DNREC reports that there have been sightings in all three counties in the state, but they seem to cluster toward the bay.
“We have not received reports of red swamp crayfish in water bodies or tributaries that are part of the Chesapeake Bay watershed, so all of the confirmed occurrences as of now are in the eastern half of the state,” said Ms. Stetzar.

What to do?
At present, DNREC is only able to monitor the situation, Ms. Stetzar explained.
“Controlling the invasion in the first place (and then the spread) is the ultimate goal,” she said. “Prevention is really the best defense with any of these species, and that is why educating the public is so important. Once red swamp crayfish invade an area, it is extremely difficult and costly to eradicate them, especially an aquatic species. It is also near impossible to conduct a controlled eradication effort that would only kill red swamp crayfish.”
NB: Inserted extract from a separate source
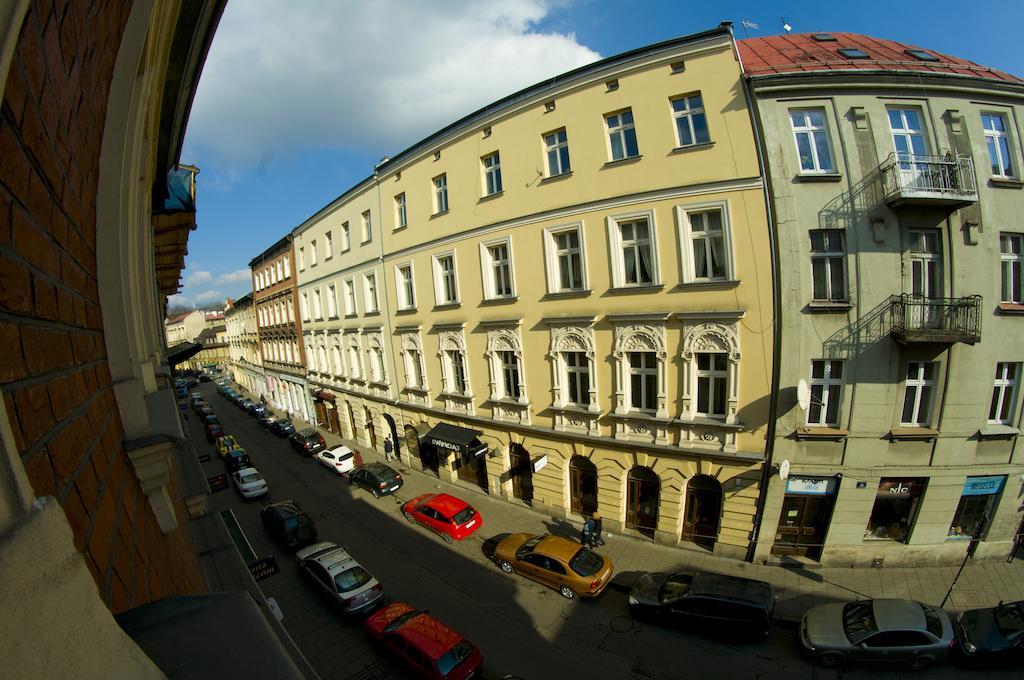 New Sweet One Apartment Krakow Bilik gambar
To some degree, this deputizes residents to both report sightings and even dispatch the invaders if possible.
“Killing them is one way of removing them, and a person can consult a veterinarian for advice on humane disposal,” said Ms. Stetzar. “If a person is not comfortable with that scenario they can leave them where they found them. The main issue is that people do not move them around from water body to water body. The Division of Fish & Wildlife appreciates the reports that we receive from the public, and the information is added to our statewide database designed to track the occurrence and spread. This information is shared among jurisdictions in the Mid-Atlantic region via the Mid-Atlantic Panel on Aquatic Invasive Species. It’s important to share data and research any emerging threats with surrounding states.”
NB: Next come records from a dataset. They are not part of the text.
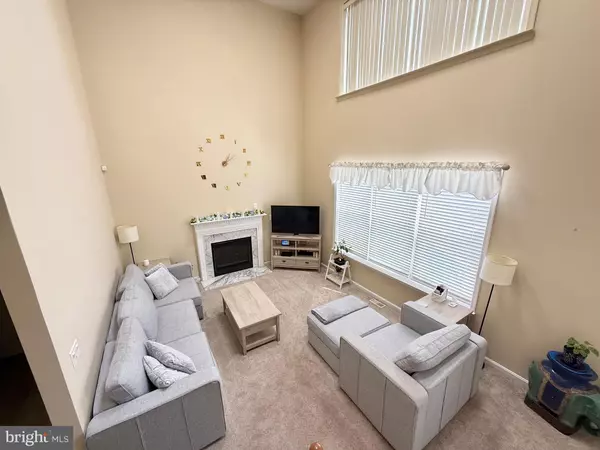 Waldorf, MD 20602,4300 EAGLE TRACE CT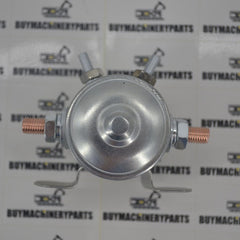 For Gas E-Z-GO Marathon 12V 4 Terminals Solenoid 16542-G1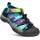 Jugendsandalen Rainbow Tie Dye EU 37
One rather creative response would be to eat them. But, Ms. Stetzar said some forethought would be required in this instance.
“They are commercially cultured in the southern U.S. as food and there are no laws in Delaware that I am aware of that makes it illegal to possess them or keep them to eat,” she said. “However, if a person wants to trap them, they would have to follow the regulations that pertain to baited traps. In some cases they can easily be picked up (carefully, of course) off the ground or netted. There is no official recommendations about whether or not to eat ‘wild’ caught red swamp crayfish, but common sense should prevail. If they come out of a water body that has a fish consumption advisory or that has a potential to be contaminated, then I personally wouldn’t eat them.”
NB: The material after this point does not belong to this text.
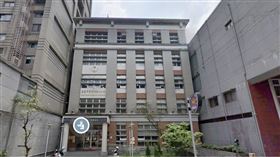 基隆市警察局第二分局。（圖／翻攝Google Map）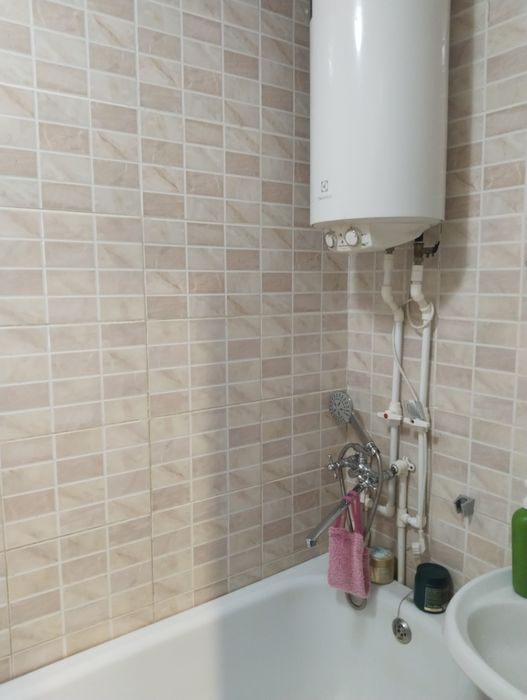 Дом в центре города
Mr. Kelsch, for one, won’t be eating any crawdaddy jambalaya anytime soon.
“You couldn’t pay me to eat one,” he said. “When I posted a picture on Facebook, all my friends said ‘Let’s have a party and eat them.’ — No, not me. These things are living in the gross water in the retention ponds with runoff from the parking lot and all kinds of lawn chemicals and probably sewage. No, thanks. I’ll pass.”

He will be keeping his eyes open for the critters though, lest they sneak up on him.
“If you’re an elderly person just walking your dog and you come across one of these guys, they’re not walking away from you — they’re coming at you,” he said. “It’s no joke, because they might be small, but they’re lightning fast and they mean business. If you get within a few feet of them, they’ll put up their claws and they’re ready to rumble. They charge.”